* [Extract]
The new definition of “spouse” that the Secretary of Labor proposed last Friday would include spouses in legally recognized same-sex marriages, regardless of where the couple resides. Put another way, as long as the employee seeking FMLA leave to care for his/her spouse is in a marriage that is recognized by the state where he/she was married, that employee may take leave under the FMLA to care for a spouse – assuming all other eligibility requirements are met. This is known as the “place of celebration” rule. By basing eligibility for FMLA protections on the law of the place where the marriage was entered into, all married couples would have consistent federal leave rights, regardless of current residence.
The proposed definition would expressly include same-sex marriages, as well as common-law marriages, and would also encompass same-sex marriages entered into abroad, as long as they could have been entered into in some state. Specifically, the Department of Labor is proposing to define “spouse” as follows:
Spouse, as defined in the statute, means a husband or wife. For purposes of this definition, husband or wife refers to the other person with whom an individual entered into marriage as defined or recognized under State law for purposes of marriage in the State in which the marriage was entered into or, in the case of a marriage entered into outside of any State, if the marriage is valid in the place where entered into and could have been entered into in at least one State. This definition includes an individual in a same-sex or common law marriage that either (1) was entered into in a State that recognizes such marriages or, (2) if entered into outside of any State, is valid in the place where entered into and could have been entered into in at least one State.

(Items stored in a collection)

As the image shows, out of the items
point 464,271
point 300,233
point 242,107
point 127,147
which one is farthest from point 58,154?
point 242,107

* [Tasks to perform]
a. Show each line of the rows that contains the string "point", treating uppercase and lowercase as different.
b. Write the next part of the text on the proposed FMLA definition of "spouse," beginning after its final sentence.
The text and the rows have nothing to do with each other.

* [Outputs]
a.
point 464,271
point 300,233
point 242,107
point 127,147
which one is farthest from point 58,154?
point 242,107

b.
In a statement, the Secretary of Labor said that under these proposed revisions, “the FMLA will be applied to all families equally, enabling individuals in same-sex marriages to fully exercise their rights and fulfill their responsibilities to their families.” Employers who are covered by the FMLA but operate in states that do not currently recognize same-sex marriage would be well advised to prepare for the adoption of this new definition.
The rule proposal is an outgrowth of the Supreme Court’s decision in United States v. Windsor, which struck down the provision of the Defense of Marriage Act that interpreted “marriage” and “spouse” to be limited to opposite-sex marriages and spouses for purposes of federal law. It is widely expected that the Obama administration will also press Congress to pass the legislation needed to extend other benefits, such as social security benefits, to same-sex married couples as well. You can learn more about the proposed rule here.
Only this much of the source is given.